7 Ways to Use Your Tax Refund as Parents
Posted by Kristen on February 18, 2013
Filing taxes can be stressful. It is even more stressful when you have a baby crying in the background, lunches to pack before the school bus leaves, and costumes to make for the school play. But on the upside, parents filing taxes can get some breaks for having kids (like education credits, dependent care credits and child tax credits), so why not use your tax refund to do something great for your kids. Not like caring for them everyday and paying for everything they need isn’t enough, but maybe you want to make an investment other than a new toy or video game for them.
Ways to Use your Tax Refund
Here are seven unique ideas for parents to spend their refund on their kids this year:
- Put it in your savings account (or start one!).
Having a savings account is important for everyone, but if you have kids, you especially need to be prepared for a rainy day. If you lose your job or if another event happens, you’ll really need to be able to pay your bills and provide food and shelter for the little ones. Not having to argue about money or create stress about money is one of the best things you can do for your child. Putting your tax refund in your savings account is a quick way to bulk it up. Then after you make a monthly or weekly budget for your family, you can decide how much should go in there from now on.
- Start a college fund.
It may seem like a lifetime away whether your kids are infants or in high school, but either way college will be here before you know it. Take your tax refund, and open a savings account for their college tuition. The 529 college savings plans are a popular choice, but do research to figure out what is best for your child and your situation. Review 529 Plans versus UTMA Accounts and A Comparison of College Savings Plans for ways to get started. Putting away a little now will help them avoid massive student loan debt in the not so distant future. But just because you start a college fund, does not mean your kids shouldn’t try to search for scholarships or apply for FAFSA to see if they are eligible for grants. And also ask yourself what you would do with this money if your child decides to take an alternate career path and not head for college.
- Enroll your kids in a rewarding activity.
Even if you are already taking advantage of all the free activities at your child’s school, the local library, your nearby park districts, and other city and community events, there might still be some other activities out there with a higher price tag. Now with a little extra money, you can enroll them. Maybe art classes, a sport your school doesn’t offer, horse back riding lessons, or something unique you normally wouldn’t be able to afford. Besides a fun, unique learning experience, you may discover what your child is passionate about and what their talents are.
- Save for a specialized summer camp.
A notch up from an activity, use your tax refund to sign your kids up for a specialized summer camp.
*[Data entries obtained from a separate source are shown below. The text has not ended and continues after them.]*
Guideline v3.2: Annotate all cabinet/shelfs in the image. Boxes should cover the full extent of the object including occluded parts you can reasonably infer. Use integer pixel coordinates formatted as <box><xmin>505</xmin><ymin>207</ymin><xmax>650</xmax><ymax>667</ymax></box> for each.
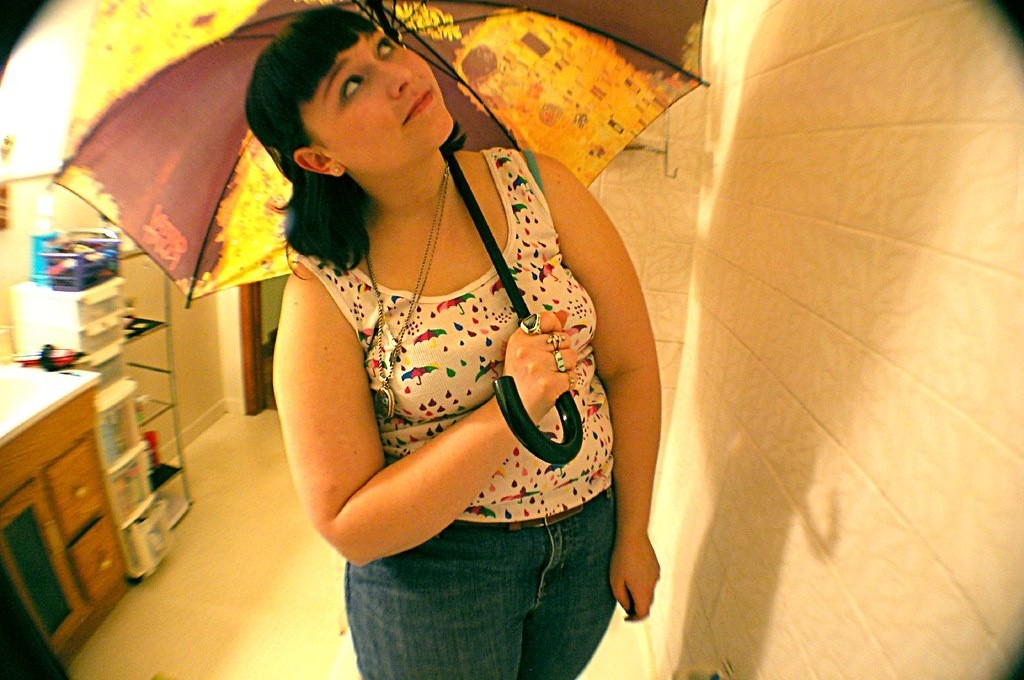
<box><xmin>0</xmin><ymin>250</ymin><xmax>192</xmax><ymax>680</ymax></box>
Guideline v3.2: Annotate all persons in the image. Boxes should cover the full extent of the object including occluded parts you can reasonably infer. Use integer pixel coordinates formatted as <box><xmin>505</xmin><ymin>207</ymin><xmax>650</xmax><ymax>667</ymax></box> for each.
<box><xmin>243</xmin><ymin>4</ymin><xmax>663</xmax><ymax>680</ymax></box>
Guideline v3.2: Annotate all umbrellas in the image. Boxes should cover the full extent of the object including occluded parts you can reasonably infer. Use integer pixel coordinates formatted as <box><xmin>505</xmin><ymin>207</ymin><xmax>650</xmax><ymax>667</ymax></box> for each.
<box><xmin>0</xmin><ymin>0</ymin><xmax>709</xmax><ymax>464</ymax></box>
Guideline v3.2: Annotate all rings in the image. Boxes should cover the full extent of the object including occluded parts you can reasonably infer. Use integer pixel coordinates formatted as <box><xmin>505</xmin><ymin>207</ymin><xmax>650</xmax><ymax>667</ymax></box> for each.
<box><xmin>546</xmin><ymin>330</ymin><xmax>566</xmax><ymax>351</ymax></box>
<box><xmin>521</xmin><ymin>313</ymin><xmax>543</xmax><ymax>336</ymax></box>
<box><xmin>565</xmin><ymin>370</ymin><xmax>576</xmax><ymax>390</ymax></box>
<box><xmin>552</xmin><ymin>349</ymin><xmax>566</xmax><ymax>372</ymax></box>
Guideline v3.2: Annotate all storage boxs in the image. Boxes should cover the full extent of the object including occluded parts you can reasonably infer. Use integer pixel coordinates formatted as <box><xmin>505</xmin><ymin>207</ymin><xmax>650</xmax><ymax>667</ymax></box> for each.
<box><xmin>39</xmin><ymin>238</ymin><xmax>121</xmax><ymax>291</ymax></box>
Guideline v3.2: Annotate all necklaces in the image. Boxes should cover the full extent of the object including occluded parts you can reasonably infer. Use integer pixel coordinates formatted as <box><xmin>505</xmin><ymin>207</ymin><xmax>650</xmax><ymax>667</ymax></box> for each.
<box><xmin>362</xmin><ymin>159</ymin><xmax>449</xmax><ymax>417</ymax></box>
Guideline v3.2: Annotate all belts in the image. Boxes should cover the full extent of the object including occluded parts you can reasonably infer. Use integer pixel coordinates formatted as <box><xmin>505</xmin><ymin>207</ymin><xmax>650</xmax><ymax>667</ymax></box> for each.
<box><xmin>479</xmin><ymin>501</ymin><xmax>586</xmax><ymax>531</ymax></box>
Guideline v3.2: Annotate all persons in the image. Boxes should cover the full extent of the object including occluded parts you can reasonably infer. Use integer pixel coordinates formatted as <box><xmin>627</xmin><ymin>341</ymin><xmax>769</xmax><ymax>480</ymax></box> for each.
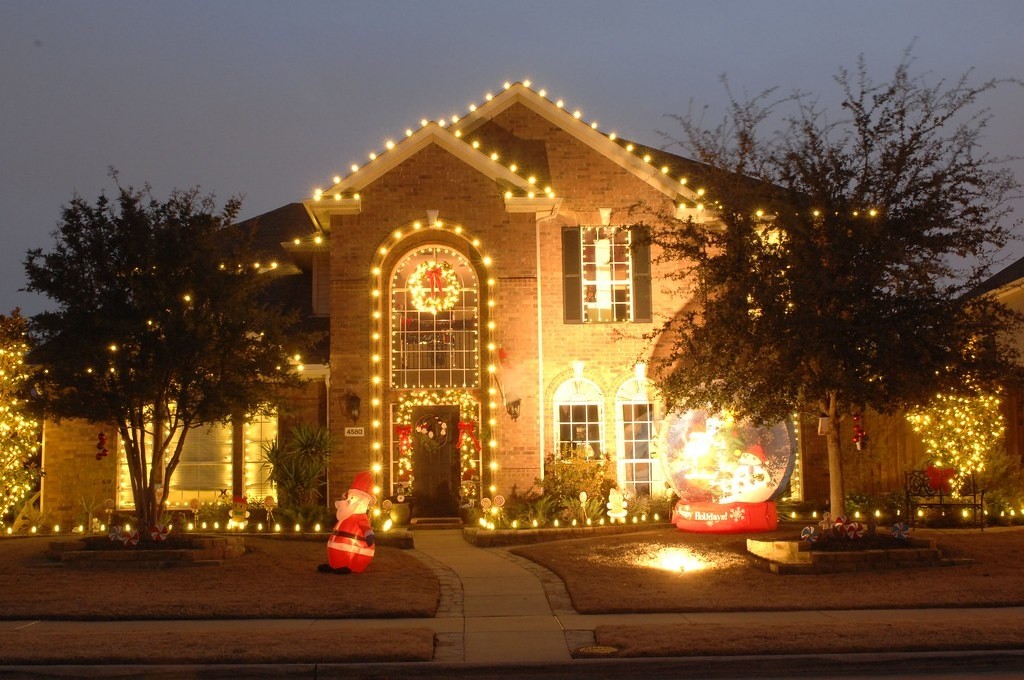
<box><xmin>327</xmin><ymin>473</ymin><xmax>376</xmax><ymax>573</ymax></box>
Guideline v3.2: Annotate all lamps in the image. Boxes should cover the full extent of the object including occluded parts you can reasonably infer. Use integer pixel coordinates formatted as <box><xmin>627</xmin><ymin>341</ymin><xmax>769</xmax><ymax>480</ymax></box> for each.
<box><xmin>348</xmin><ymin>391</ymin><xmax>360</xmax><ymax>424</ymax></box>
<box><xmin>509</xmin><ymin>399</ymin><xmax>520</xmax><ymax>422</ymax></box>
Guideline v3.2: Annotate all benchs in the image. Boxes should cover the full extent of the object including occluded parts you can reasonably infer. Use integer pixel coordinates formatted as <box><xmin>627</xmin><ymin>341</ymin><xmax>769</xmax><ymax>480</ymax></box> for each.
<box><xmin>904</xmin><ymin>466</ymin><xmax>989</xmax><ymax>532</ymax></box>
<box><xmin>105</xmin><ymin>508</ymin><xmax>198</xmax><ymax>532</ymax></box>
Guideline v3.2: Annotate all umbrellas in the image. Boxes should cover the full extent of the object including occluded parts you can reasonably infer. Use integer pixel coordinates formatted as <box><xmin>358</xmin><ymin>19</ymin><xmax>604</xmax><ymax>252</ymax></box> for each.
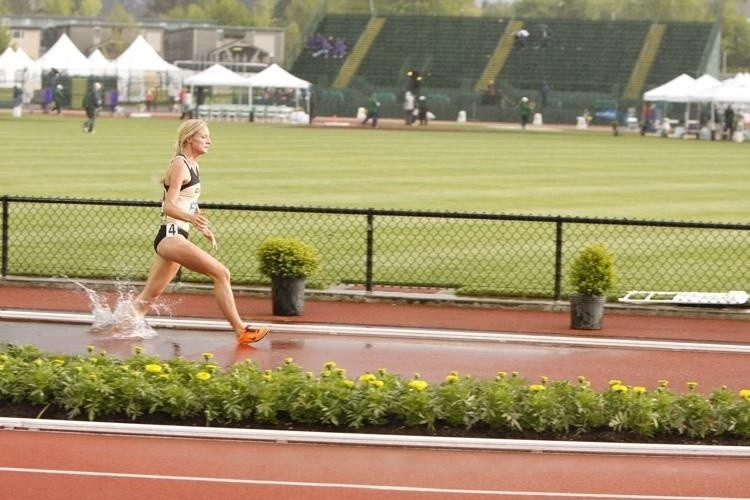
<box><xmin>0</xmin><ymin>35</ymin><xmax>311</xmax><ymax>132</ymax></box>
<box><xmin>641</xmin><ymin>70</ymin><xmax>750</xmax><ymax>121</ymax></box>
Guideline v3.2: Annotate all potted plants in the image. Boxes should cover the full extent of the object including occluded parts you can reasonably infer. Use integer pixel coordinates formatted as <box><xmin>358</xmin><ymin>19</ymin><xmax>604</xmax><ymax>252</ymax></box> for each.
<box><xmin>567</xmin><ymin>241</ymin><xmax>615</xmax><ymax>330</ymax></box>
<box><xmin>256</xmin><ymin>236</ymin><xmax>321</xmax><ymax>315</ymax></box>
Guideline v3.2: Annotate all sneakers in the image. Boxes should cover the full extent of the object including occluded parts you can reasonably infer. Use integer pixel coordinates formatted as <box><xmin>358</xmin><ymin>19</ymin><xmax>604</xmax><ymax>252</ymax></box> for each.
<box><xmin>237</xmin><ymin>326</ymin><xmax>271</xmax><ymax>346</ymax></box>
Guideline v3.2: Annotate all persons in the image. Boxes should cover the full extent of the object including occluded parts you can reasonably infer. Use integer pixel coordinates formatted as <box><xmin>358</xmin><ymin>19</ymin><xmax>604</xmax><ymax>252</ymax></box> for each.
<box><xmin>522</xmin><ymin>97</ymin><xmax>531</xmax><ymax>127</ymax></box>
<box><xmin>640</xmin><ymin>102</ymin><xmax>670</xmax><ymax>138</ymax></box>
<box><xmin>539</xmin><ymin>81</ymin><xmax>552</xmax><ymax>108</ymax></box>
<box><xmin>132</xmin><ymin>119</ymin><xmax>270</xmax><ymax>346</ymax></box>
<box><xmin>356</xmin><ymin>71</ymin><xmax>428</xmax><ymax>127</ymax></box>
<box><xmin>696</xmin><ymin>100</ymin><xmax>735</xmax><ymax>140</ymax></box>
<box><xmin>307</xmin><ymin>32</ymin><xmax>348</xmax><ymax>60</ymax></box>
<box><xmin>13</xmin><ymin>80</ymin><xmax>206</xmax><ymax>133</ymax></box>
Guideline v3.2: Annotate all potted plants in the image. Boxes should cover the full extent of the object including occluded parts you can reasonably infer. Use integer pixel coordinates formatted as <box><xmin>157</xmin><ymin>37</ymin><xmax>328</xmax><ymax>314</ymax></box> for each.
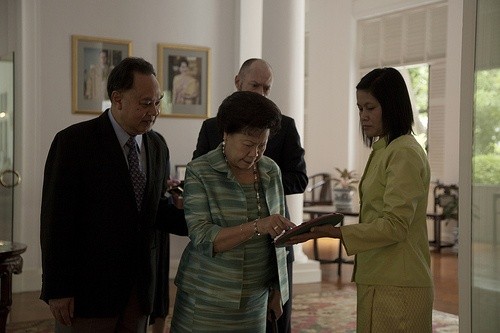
<box><xmin>325</xmin><ymin>168</ymin><xmax>360</xmax><ymax>211</ymax></box>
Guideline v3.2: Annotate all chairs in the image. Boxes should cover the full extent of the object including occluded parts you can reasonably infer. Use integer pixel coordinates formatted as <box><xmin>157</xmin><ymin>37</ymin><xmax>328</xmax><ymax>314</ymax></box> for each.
<box><xmin>304</xmin><ymin>173</ymin><xmax>331</xmax><ymax>206</ymax></box>
<box><xmin>425</xmin><ymin>183</ymin><xmax>459</xmax><ymax>248</ymax></box>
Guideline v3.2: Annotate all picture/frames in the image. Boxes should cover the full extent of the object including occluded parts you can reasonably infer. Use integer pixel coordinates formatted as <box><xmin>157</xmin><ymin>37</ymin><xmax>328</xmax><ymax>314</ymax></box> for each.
<box><xmin>71</xmin><ymin>34</ymin><xmax>132</xmax><ymax>115</ymax></box>
<box><xmin>156</xmin><ymin>43</ymin><xmax>210</xmax><ymax>118</ymax></box>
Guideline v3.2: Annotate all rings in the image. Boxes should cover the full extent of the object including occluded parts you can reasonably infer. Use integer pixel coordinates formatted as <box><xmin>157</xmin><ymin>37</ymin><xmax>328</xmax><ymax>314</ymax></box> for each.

Normal summer camps are great and a lot of fun during the summer, but taking it to the next level to flourish a specific talent, hobby, or interest can be even better. Whatever your child’s interest, chances are there’s a camp for it. Specific sports camps, like basketball, volleyball, swimming, or football, camps for embracing the outdoors, educational camps, science or space camps, and there’s camps for arts, theatre, music, cooking, and dancing. Besides being a fun experience, it’s a good opportunity for your child to meet new friends who have similar interests.
- Start a “college visit” fund.
Many parents have a college fund set up to help pay for their child’s college tuition and other costs, but what about the high costs of applying and visiting? It’s easy to remember tuition, books, and paying for the dorm, but the costs of the application process and the costs of actually setting out to visit one or even multiple universities can easily slip by. Application fees can cost on average $40 or $50 each, depending on the school. Also, in most cases, you and your child will want to visit the school at least once, not to mention additional trips for orientation, interviewing, buying books and supplies, moving into the dorm rooms or an apartment, or meeting with advisors before school starts to plan classes. Whether you’re driving or flying, it’s going to cost you. Plus, you’re paying for overnight accommodations and food if it is far away.
- Invest in outside activities and equipment.
Kids may be requesting iPads, computers, and video games, but try investing in some outdoor play equipment or sporting gear. For younger kids, outdoor play equipment and outdoor toys work well. For older kids, a swimming pool, bicycle, or roller blades are a great choice. These items are smart buys since they provide hours of entertainment. Plus, it’s promoting physical activity and exercise which is a healthy, smart choice for your kids. Another option along those lines is investing in good quality camping gear. Even if you’re new to camping, having a tent and other items allows you to camp overnight places for an affordable trip option.
- Put it in the family vacation fund.
Using a tax refund to give your kids the amazing experience of travel is a rewarding and fun opportunity. As an avid traveler, there are so many benefits for traveling with your children. First, it’s a great bonding experience for a family, and you are creating wonderful memories they will cherish. It’s also an ideal way for them to learn first hand about new areas and different cultures. Whether it’s history, culture, art, geography, or about the environment, there is something to be learned. Even if it is just learning patience while waiting in line at an attraction or trying new foods they normally wouldn’t eat, they’ll be taking back priceless experiences and life lessons.
What are good things parents can do with their tax refund to benefit their kids?